Projection for 2017 oil prices

With the upcoming new Gregorian year, LNRG Technology is bringing you its projection for oil prices. The projection is referring to the average oil basket pricing of OPEC countries, thus not directly relevant to Brent oil pricing, though there is of course a strong correlation between the two. 2016 had been characterized by shifts on the supply and demand sides - the oil market had experienced a bearish market until early 2016, later taking an upturn and spiking to its annual record at the end of December. With global oil supply and demand closely corresponding, the record price height towards the end of the year is a likely indication that the oil market will continue seeing a rising trend also in 2017, though several fundamental variables might of course interfere. In combination of three scenarios, one can expect 2017 pricing range fairly similar to 2016 average annual price – 30 to 50 USD per barrel. This is somewhat discrepant with fundamental predictions of stable or even rising oil prices in the range of 50-70 USD per barrel.

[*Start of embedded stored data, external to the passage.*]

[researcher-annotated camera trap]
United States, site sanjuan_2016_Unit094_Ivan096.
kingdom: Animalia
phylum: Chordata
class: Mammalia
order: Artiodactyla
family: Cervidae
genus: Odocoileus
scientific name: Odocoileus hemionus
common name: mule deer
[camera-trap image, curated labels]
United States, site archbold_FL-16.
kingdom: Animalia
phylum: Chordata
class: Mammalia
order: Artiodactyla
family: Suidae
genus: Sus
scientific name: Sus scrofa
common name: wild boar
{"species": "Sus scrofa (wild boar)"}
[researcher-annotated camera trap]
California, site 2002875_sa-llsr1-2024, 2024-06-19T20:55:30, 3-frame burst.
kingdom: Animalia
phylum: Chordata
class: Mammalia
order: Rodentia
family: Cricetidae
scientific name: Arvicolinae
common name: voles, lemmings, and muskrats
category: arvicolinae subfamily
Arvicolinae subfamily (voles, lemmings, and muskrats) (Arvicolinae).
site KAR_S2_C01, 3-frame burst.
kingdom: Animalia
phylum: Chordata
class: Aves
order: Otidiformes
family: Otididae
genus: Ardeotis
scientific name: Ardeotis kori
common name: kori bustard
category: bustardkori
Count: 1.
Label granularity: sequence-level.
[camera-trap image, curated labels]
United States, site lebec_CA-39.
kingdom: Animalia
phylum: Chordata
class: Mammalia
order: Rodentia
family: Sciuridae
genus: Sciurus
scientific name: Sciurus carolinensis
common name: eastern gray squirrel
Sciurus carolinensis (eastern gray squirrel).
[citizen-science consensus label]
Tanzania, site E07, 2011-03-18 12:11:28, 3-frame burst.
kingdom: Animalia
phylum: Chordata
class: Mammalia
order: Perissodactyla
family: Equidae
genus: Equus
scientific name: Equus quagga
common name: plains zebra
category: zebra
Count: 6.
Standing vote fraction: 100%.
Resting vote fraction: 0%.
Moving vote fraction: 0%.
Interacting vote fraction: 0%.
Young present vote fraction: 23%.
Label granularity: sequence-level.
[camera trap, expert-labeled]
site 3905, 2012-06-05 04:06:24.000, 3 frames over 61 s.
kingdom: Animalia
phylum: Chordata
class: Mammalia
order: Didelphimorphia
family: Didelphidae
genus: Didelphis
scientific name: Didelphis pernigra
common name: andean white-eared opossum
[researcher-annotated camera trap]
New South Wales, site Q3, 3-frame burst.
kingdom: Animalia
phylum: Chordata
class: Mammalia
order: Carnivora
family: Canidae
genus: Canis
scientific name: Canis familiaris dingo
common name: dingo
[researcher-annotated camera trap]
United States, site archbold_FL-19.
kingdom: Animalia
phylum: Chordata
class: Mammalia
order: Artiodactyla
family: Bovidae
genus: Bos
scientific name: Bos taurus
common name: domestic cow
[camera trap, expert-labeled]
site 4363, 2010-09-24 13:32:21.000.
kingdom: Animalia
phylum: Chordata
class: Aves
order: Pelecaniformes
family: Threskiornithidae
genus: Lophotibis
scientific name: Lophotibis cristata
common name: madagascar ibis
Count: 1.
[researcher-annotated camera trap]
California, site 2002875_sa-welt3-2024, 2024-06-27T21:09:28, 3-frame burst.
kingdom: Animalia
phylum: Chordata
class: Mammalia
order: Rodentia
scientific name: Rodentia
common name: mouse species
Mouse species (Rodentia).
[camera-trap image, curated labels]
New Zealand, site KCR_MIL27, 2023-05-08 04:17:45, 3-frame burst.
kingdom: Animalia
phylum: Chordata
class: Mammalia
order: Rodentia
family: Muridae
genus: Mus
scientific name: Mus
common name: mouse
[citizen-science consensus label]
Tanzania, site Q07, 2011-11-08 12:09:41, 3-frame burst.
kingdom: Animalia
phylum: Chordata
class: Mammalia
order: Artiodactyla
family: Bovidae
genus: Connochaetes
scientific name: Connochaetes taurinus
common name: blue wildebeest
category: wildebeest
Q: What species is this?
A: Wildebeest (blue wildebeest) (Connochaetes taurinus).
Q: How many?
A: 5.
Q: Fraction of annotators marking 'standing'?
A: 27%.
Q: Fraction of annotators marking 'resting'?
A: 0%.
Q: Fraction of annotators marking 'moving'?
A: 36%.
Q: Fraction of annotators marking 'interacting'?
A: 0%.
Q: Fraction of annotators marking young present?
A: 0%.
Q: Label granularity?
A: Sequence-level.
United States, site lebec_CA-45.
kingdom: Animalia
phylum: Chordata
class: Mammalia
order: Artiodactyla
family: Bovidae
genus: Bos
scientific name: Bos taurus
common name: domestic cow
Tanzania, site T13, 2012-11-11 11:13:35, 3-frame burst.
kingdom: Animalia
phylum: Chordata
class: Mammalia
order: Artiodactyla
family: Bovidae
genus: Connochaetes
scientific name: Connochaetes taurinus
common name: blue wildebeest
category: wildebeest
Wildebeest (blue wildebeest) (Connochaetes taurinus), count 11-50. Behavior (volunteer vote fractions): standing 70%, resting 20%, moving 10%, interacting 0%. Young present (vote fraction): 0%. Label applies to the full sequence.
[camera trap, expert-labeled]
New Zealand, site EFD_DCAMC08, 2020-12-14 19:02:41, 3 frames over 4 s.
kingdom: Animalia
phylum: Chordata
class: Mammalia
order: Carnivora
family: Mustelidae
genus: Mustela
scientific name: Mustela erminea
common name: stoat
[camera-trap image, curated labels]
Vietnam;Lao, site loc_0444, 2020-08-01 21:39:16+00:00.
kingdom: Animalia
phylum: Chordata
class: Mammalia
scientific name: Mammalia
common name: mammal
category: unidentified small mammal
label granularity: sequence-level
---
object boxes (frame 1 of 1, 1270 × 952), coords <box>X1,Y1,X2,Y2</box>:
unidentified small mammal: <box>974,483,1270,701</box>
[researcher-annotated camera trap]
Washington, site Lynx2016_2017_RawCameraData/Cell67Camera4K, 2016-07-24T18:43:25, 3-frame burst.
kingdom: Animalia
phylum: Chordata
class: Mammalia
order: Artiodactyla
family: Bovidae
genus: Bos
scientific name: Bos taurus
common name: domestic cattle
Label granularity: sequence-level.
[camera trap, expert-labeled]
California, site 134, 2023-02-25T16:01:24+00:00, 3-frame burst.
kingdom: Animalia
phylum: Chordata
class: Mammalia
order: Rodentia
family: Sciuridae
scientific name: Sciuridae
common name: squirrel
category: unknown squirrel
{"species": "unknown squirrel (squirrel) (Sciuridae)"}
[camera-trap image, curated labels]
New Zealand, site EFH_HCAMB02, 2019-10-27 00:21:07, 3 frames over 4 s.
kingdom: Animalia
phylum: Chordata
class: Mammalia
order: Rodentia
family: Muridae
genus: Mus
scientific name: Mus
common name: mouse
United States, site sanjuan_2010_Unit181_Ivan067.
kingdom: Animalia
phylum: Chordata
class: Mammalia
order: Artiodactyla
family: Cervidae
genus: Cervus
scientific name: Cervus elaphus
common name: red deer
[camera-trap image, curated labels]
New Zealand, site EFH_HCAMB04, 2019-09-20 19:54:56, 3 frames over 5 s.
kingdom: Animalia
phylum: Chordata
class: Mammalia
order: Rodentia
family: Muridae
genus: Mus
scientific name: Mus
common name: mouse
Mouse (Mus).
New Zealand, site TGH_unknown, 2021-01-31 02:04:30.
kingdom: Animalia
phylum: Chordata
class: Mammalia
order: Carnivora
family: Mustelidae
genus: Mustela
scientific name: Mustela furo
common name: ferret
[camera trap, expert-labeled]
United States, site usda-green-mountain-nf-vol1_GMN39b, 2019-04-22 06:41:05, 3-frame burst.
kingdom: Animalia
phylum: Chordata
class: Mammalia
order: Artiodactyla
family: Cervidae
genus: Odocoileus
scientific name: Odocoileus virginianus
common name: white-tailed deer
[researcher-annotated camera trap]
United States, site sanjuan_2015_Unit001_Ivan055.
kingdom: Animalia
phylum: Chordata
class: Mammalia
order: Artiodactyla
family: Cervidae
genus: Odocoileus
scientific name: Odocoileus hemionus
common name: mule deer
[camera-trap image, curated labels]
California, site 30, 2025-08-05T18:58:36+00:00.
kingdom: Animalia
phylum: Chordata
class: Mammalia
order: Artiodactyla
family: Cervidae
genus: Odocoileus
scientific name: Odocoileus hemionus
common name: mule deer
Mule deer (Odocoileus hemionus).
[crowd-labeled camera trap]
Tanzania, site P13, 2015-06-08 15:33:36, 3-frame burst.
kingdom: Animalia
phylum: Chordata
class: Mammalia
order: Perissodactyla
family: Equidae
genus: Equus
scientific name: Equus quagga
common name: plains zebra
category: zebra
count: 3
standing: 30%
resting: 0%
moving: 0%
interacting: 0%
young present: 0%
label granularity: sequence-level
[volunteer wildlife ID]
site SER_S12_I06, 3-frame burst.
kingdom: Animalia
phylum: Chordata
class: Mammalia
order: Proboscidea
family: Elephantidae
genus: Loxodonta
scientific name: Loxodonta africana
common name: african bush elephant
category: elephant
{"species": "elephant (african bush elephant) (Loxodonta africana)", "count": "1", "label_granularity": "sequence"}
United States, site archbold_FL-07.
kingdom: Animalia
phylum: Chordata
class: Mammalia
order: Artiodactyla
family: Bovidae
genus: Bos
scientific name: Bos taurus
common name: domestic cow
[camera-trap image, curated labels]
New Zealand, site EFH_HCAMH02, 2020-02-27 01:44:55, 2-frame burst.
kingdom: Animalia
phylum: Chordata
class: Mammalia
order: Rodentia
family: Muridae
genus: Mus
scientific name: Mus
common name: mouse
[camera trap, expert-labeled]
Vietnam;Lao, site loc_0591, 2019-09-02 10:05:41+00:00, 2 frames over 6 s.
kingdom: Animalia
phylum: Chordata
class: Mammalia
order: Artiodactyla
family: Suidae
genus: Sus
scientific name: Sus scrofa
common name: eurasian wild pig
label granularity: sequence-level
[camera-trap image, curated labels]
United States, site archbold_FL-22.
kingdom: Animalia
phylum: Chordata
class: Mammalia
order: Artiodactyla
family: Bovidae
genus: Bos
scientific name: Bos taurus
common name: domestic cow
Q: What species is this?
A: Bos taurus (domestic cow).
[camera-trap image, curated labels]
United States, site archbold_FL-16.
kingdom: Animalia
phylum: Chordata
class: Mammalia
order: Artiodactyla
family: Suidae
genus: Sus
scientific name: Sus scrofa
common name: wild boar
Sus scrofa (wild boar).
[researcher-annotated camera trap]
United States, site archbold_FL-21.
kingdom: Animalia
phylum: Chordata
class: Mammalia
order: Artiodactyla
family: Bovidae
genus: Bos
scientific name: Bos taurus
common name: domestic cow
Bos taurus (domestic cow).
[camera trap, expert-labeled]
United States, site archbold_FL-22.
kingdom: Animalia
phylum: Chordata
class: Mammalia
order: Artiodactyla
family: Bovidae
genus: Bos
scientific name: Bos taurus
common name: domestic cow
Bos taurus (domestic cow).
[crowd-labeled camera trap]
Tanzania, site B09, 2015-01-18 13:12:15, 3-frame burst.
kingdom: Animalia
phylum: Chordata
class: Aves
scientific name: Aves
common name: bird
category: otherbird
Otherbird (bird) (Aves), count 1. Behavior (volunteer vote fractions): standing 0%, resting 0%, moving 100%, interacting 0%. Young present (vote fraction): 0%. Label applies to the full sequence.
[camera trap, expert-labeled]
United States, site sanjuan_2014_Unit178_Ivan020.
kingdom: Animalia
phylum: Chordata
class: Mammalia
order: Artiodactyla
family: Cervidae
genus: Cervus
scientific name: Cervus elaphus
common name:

The conventional crude oil sector is an enormous market, with a daily turnover of roughly 4 billion US Dollars, not including investments and indirect expenses and excluding non-conventional resources. Annual crude oil sales revenue reached over 1 trillion US Dollars throughout 2016, which is nearly 1.3% of global GDP. Despite decreasing importance of conventional crude oil, it is still making the lion share of the global energy market. Conventional crude oil is making up about 73-74 million bpd (about 76-77%) out of total 96 million bpd of liquid fuels, whereas liquid fuels compose some 30% of the primary energy market. Thus, conventional crude oil has significantly dropped from its peak primary energy market share of 50% in the 1970s, but is still critical for global economy. Conventional crude oil is primarily important for the transportation sector worldwide, though there is a wide use of oil for backup power, industrial heating and still for electricity production in non-OECD countries. Conventional crude oil is also utilized for oils and polymers in the plastics and cosmetics industries.

In regard to the previous projection for 2016 based on the 15-year price trend, the most precise result was derived from 3rd polynomial fit, which had a very good correlation with the actual average annual oil price. Despite the fact that 3rd polynomial fit was also the closest projection for actual 2015 average annual oil price, we can barely rely on it alone due to significant divergence in 2015 and highly unlikely low figure for 2017. 

As of 1st and 2nd polynomial fits, with 2015 and 2016 projection correlations, there seems to be a mediocre usefulness to utilize those for price prediction. Using the above assumptions, the same polynomial fits can be applied for average annual oil price data series, in order to produce projections for average annual oil price in 2017. In numeric terms, the prediction accuracy with those models for 2017 is 49% for 1st polynomial, 29% for 2nd polynomial and 19% for 3rd polynomial fits. This is of course much better than conventional "business-as-usual" (zero or first polynomial fit), but better prediction models are required. For the 1st polynomial fit, the 2017 result is annual average price of 95 USD per barrel, with R2=0.27. For 2nd polynomial fit the 2017 result is annual average price of 42 USD per barrel, with R2=0.70. For 3rd polynomial fit the 2017 result is annual average price of just 6 USD per barrel, with R2=0.83. Higher polynomial fits can also be utilized, but may not sufficiently add to prediction accuracy. However, combining additional projections based on 10-year price trend and 5-year price trend could provide us with much more precise tools for estimating future oil pricing.

Figure 1. Annual average OPEC basket oil price during 2002-2016, with mathematical fits of first polynomial, second polynomial and third polynomial degrees to the annual price trend.

With such relatively simple mathematical analysis, there is a wide range of results, ranging from significant gains per first polynomial fit to stability per second polynomial fit and unreasonably radical decline per third polynomial fit. Evidently, predictive analysis cannot provide accurate answers, since we are only speaking of statistical probability. It should be mentioned that there is a better fit for the 3rd polynomial degree, thus in combination of three scenarios, one can expect pricing range fairly similar to 2016 average annual price – 30 to 50 USD per barrel. This is somewhat discrepant with fundamental predictions of stable or even rising oil prices in the range of 50-70 USD per barrel.

Clarification: The above presented data is a general informative survey and is not to be considered as a consulting in any way in relevance to capital investment, securities or any other financial instrument. For the avoidance of doubt, the author of this survey is not a certified investment consultant and hence the content of this document is not inclining the readers towards any financial action. It should be emphasized that the reader is recommended to check and verify the content of the above survey prior to obtaining any conclusions of it, since misunderstanding of written material might occur and that there could be unintentional data errors and resulting errors in the analysis. The content of this survey, including every part of it, as well as charts and analyses, are protected by the 2007 Copyright Act of the State of Israel and are not to be used in any way without the explicit approval of LNRG Technology. Charts and images from external sources are utilized in the survey with appropriate licenses; any use of such external charts and images by reader is under the direct responsibility of the reader and under the explicit conditions of the relevant author.